A strong emphasis of Coe’s keynote also focused on the shift in from traditional sports media to digital, noting that there was more social media traffic on the first day of the London Olympic Games than the entire Beijing Olympics in 2008. “Traditional media no longer reaches young people, it has to be digital,” he said.
On the potential for businesses through sports sponsorships, Coe said that partnerships “have to be strong" if they’re going to succeed and add real value. “Get your activations right [and] it's really a partnership,” he said.
An impressive line-up of speakers joined a panel entitled 'Is the globalisation of sport a good thing?' Hosted by Marcel Fenez, global leader, entertainment & media at PwC, guests included speakers from Fox, YouTube, HSBC and World Sport Group. Much of the panel was in agreement that the success of the sports business in Asia, needs to come from local brands and partnerships.
Giles Morgan, global head of sponsorship & events at HSBC, said that the focus should not be solely on globalisation.
“Globalisation is important. But localisation is also incredible important. The reason the London Olympics was successful was because London really got into the spirit. That’s localisation, not globalisation”.
Ward Platt, COO, FOX International Channels & CEO, National Geographic Channels was in agreement, saying that local sports content was a significant focus for Fox in Asia.
“You have to have local content, as well as global - this development isn’t happening as fast at it probably should be. We want to replicate our success globally, locally. There’s a belief now in Asia that the time is right,” he said.
The day also included a session on the social behaviours of online influencers and their expectations of sports broadcasters, content owners and event organisers.
Tara Hirebat, head of APAC for Contagious Consulting said there is a huge propensity for brands to be in that space. “You’re in a great situation,” she said. She encouraged brands to become adaptive and less hierarchical. Offer consumers immersive experiences, she said. “Not everybody gets to go watch a Manchester United game, especially when you’re living in Asia. Brands can add a layer of experiences and give fans a similar experience.”

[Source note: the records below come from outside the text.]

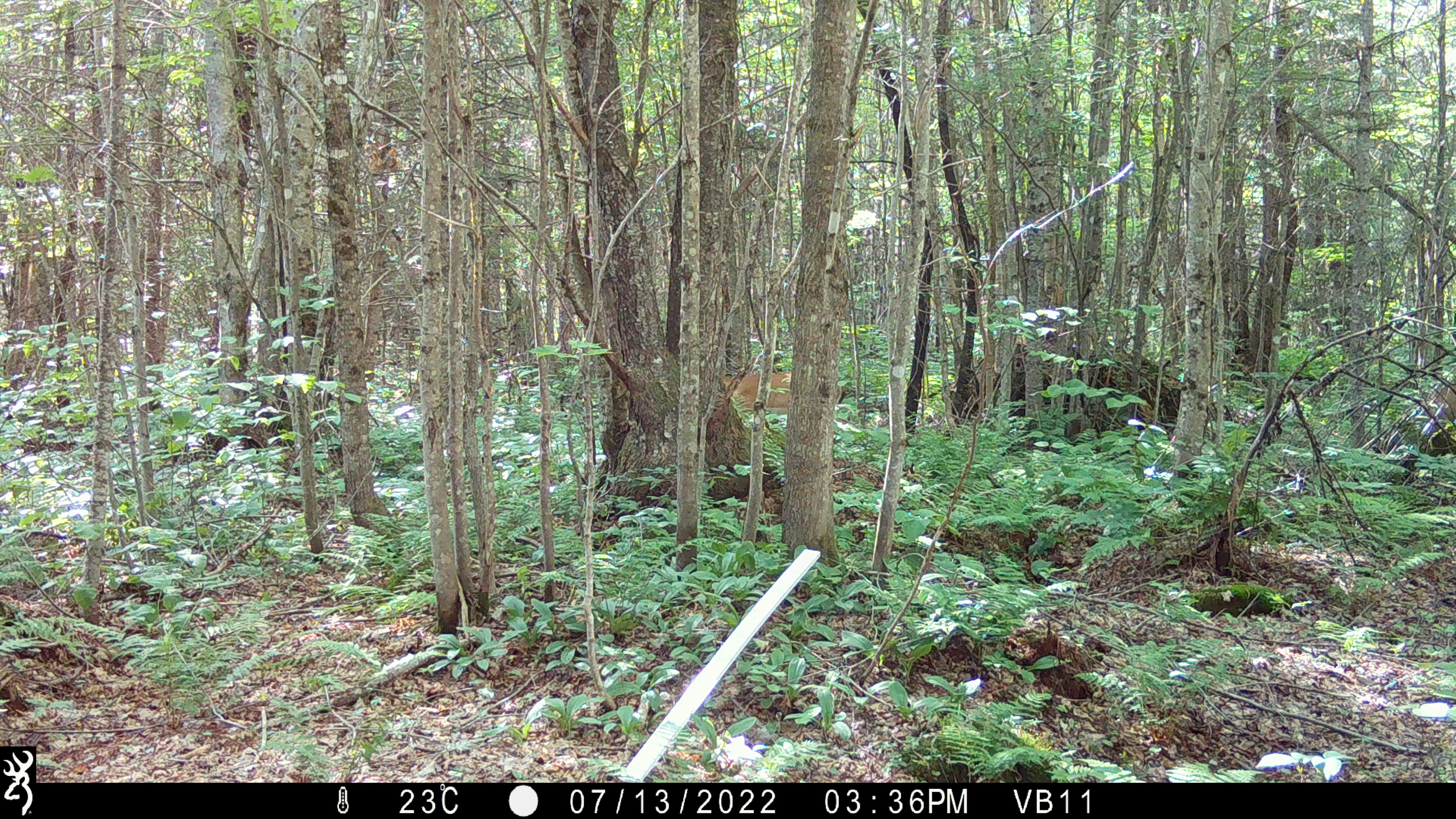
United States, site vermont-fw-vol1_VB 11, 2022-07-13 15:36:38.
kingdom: Animalia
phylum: Chordata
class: Mammalia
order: Artiodactyla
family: Cervidae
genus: Odocoileus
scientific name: Odocoileus virginianus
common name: white-tailed deer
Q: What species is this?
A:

Asked about why millennials relate better to new this new generation of content creators, Issac Loo , well-known social media advocate attributed it to authenticity. “They don’t have PR agencies behind them and as a result they’re able to add fresh, new ideas.”
Another session explored the extension of sports from TV into social engagements online and how brands and platforms are using these. Moderator James Miner CEO MinerLabs said 63 per cent of sports fan in the stadium are active on social media and asked what brands could do with that.
According to HootSuite’s MD Ken Mandel, sporting events are no longer about sports and have morphed into entertainment shows. “It’s a great opportunity for brands to interact with a fan in the stadium on the mobile phone. I encourage brands to adopt a multi layer approach.”
Keith Timimi, chairman, VML Qais agreed. “My view is that the market place for sponsorship starts with social media and then your strategy of in-stadium and so on follows.”